A Haunting in Venice
Kenneth Branagh hat offenbar viel Freude an der Figur
des Meisterdetektivs Hercule Poirot, denn nach seinen ersten beiden Verfilmungen
der klassischen Agatha-Christie-Romane „Mord im Orient-Express“
(2017) und „Tod auf dem Nil“ (2022) folgte bereits 2023 der nächste
Streich. Wie in den beiden vorangegangenen Adaptionen ist Branagh auch
in „A Haunting in Venice“, der Verfilmung des eher unbekannten Romans „Hallowe'en
Party“, als Hauptdarsteller des Meisterdetektivs und Regisseur in
Personalunion zu erleben.
Inhalt:
Zwei Jahre nach dem Ende des Zweiten Weltkriegs hat sich
Hercule Poirot (Kenneth Branagh) in Venedig zur Ruhe gesetzt.
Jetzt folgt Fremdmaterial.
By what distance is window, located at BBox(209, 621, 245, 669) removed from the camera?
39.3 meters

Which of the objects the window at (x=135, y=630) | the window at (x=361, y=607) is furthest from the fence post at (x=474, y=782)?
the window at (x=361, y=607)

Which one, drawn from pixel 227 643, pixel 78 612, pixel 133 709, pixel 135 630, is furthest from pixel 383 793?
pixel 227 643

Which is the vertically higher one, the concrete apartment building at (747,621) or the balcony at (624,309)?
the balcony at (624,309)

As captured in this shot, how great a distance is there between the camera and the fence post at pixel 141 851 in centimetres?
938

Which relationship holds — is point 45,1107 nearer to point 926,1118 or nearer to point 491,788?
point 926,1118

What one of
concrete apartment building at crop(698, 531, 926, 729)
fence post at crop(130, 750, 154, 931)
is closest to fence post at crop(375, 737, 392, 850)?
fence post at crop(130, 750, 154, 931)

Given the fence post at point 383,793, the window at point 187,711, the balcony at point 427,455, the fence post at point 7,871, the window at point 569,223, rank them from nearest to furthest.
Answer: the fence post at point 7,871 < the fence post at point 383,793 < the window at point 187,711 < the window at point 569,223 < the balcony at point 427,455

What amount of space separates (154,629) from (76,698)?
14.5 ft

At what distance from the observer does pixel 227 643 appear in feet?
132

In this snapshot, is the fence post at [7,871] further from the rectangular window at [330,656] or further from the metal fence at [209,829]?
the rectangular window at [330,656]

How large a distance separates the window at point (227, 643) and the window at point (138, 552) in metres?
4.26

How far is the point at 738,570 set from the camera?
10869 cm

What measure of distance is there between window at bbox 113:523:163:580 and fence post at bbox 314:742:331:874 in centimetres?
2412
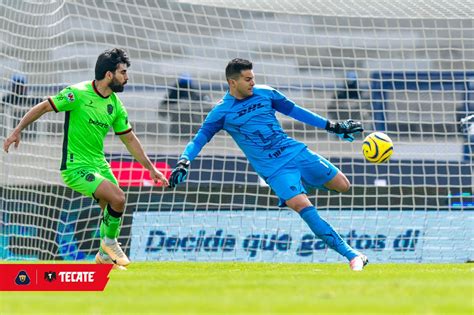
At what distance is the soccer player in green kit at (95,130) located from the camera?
873 centimetres

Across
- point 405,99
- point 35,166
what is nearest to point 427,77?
point 405,99

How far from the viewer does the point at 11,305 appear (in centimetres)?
475

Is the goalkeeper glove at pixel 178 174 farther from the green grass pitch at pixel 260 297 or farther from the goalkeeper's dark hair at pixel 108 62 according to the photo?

Neue Fälle
interessieren ihn nicht mehr. Sein Bodyguard, der ehemalige Polizist Vitale
Portfoglio (Riccardo Scamarcio), sorgt dafür, dass ihm auf seinem
Alterssitz in Venedig niemand zu nahekommt und mit Fällen belästigt. Dennoch
lässt er sich von der Romanautorin Ariadne Oliver (Tina Fey), mit der
der Belgier seit Jahren befreundet ist, dazu überreden, an einer nächtlichen
Séance teilzunehmen, da es ihr selbst bislang nicht gelungen ist, das Medium
Joyce Reynolds (Michelle Yeoh) der Scharlatanerie zu überführen.
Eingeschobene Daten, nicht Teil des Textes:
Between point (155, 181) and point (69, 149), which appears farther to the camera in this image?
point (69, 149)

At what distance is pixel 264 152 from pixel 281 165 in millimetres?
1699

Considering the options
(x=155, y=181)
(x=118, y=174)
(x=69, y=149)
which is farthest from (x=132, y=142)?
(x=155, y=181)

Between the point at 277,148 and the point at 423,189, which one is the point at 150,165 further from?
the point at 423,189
In einem alten Palazzo, wo die Seelen ermordeter
Waisenkinder spuken sollen, finden sich zur Halloween-Party für die Kinder noch
weitere Gäste ein: darunter Gastgeberin Rowena Drake (Kelly Reilly), die
den Verlust ihrer eigenen Tochter betrauert, die nach einem Sturz vom Balkon
nur noch tot aus dem Wasser geborgen werden konnte, oder der apathisch wirkende
Dr. Leslie Ferrier (Jamie Dornan), der mit seinem zwölfjährigen Sohn
Leopold (Jude Hill) angereist ist. Aber auch Maxime Gerard (Kyle
Allen), der einst mit Drakes verstorbener Tochter liiert war, ist
rechtzeitig zur Geisterstunde zugegen. Natürlich möchte Poirot das
selbsternannte Medium zu gerne als Schwindlerin entlarven – und macht dem
anfänglichen Hokuspokus dann auch tatsächlich schnell ein Ende. Aber just in
dem Augenblick dreht Joyce so richtig durch und spricht plötzlich mit der
Stimme eines Mädchens. Was geht vor sich? Das kann sich selbst Poirot nicht
direkt erklären. Während er noch zweifelt und grübelt, versucht ihn jemand zu
ertränken, als er den Kopf in einer durchsichtigen Schüssel mit Wasser taucht, um
an einen Apfel zu kommen. Allerdings hat Poirot dabei die Maske von jemand
anderem aufgehabt, und wenig später findet eine weitere Person der Halloween-Gesellschaft
einen grausamen Tod. Da Poirot hier persönlich involviert ist und er sich die geheimnisvollen
Visionen und Erscheinungen nicht erklären kann, von denen er heimgesucht wird,
macht er sich zusammen mit der Schriftstellerin an die Arbeit, den Spuk und die
Morde aufzuklären…
Kritik:
Kenneth Branagh hat bereits in den beiden
vorangegangenen Hercule-Poirot-Filmen ein feines Gespür für das Setting gehabt.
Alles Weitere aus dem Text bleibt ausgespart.